I believe the key to change lies in cultivating a safe, strong therapeutic relationship. Through a developmental lens, I aim to understand each person’s history and how their unique story informs their current challenges. I feel passionate about working with clients from diverse backgrounds and utilize a multicultural approach when understanding life experiences and associated thoughts, feelings, and behaviors. In conjunction with this psychodynamic, relationally-driven approach, when clinically indicated, I help clients identify a clear presenting concern, develop goals, and integrate the appropriate evidence-based practice tailored to their specific needs. Integrated modalities include: cognitive behavioral therapy, feminist-based interventions, mindfulness-based strategies, and acceptance and commitment therapy.

 

I earned my doctorate in Clinical Psychology from the PGSP-Stanford Psy.D. Consortium in Palo Alto, California. I have both trained and worked in a variety of settings with the aim of understanding individuals and families through the different communities and systems that they inhabit, including: university college counseling centers, hospitals, academic medical centers, community mental health centers, middle and high schools, outpatient medical clinics, and now, a private-practice setting.
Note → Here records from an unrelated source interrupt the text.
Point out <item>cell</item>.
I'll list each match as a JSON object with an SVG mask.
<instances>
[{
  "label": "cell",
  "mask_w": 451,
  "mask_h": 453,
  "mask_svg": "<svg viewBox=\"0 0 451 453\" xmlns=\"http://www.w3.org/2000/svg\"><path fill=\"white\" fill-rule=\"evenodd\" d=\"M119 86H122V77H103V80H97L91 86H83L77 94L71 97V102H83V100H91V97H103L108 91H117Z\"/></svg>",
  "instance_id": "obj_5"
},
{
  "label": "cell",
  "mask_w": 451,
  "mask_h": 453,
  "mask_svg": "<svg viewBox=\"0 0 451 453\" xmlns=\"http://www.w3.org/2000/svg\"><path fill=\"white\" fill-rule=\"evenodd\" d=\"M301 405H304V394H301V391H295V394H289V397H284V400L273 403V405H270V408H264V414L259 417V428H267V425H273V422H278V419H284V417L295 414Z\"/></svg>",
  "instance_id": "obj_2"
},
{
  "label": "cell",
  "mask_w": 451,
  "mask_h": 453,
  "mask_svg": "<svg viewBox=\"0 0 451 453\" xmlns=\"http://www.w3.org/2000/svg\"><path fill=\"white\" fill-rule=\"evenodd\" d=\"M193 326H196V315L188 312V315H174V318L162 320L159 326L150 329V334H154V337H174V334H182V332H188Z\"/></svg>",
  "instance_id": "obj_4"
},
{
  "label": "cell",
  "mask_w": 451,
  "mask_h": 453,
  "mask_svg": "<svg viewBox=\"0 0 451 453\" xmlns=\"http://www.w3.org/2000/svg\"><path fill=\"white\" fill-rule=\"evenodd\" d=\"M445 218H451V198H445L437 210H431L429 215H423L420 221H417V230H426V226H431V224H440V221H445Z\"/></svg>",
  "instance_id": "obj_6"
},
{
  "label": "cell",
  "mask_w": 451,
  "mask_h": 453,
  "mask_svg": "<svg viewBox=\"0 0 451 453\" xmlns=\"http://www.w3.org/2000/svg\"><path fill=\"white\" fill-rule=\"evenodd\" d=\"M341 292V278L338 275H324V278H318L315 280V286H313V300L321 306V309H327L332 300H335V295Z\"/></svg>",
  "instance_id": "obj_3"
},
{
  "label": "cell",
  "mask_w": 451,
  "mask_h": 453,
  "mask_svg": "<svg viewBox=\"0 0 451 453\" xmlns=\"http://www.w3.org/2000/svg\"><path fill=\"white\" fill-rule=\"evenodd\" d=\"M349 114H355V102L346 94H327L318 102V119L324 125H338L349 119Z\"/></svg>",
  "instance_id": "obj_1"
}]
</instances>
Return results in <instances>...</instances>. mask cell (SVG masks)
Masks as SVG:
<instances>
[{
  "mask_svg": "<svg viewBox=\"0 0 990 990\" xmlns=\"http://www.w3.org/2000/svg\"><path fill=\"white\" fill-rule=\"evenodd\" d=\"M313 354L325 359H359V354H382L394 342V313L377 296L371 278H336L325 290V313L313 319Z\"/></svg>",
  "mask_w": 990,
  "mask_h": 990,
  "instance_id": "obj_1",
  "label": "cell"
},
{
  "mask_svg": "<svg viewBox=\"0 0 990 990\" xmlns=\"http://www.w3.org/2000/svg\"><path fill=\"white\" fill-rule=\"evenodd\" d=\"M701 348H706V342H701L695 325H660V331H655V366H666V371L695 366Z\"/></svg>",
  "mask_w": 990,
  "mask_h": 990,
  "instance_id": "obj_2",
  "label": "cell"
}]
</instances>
I have experience working with clients across the lifespan, from birth to geriatric populations, treating a range of presenting concerns, including: complex trauma, interpersonal difficulties, anxiety, panic, depression, obsessive compulsive disorder, life transitions, minority stress, and family conflict. While I consider myself to be a general practitioner who enjoys working with individuals and families across the lifespan, I hold specialty interests in working with identity development in young adults as well as gender and sexual identity-presenting concerns.

 

My hope is that a safe, non-judgmental therapeutic experience will allow clients to give their histories and patterns a voice, and that space is created for a corrective emotional experience. Through the understanding and tools harnessed together, insights can be generalized to other relationships and environments.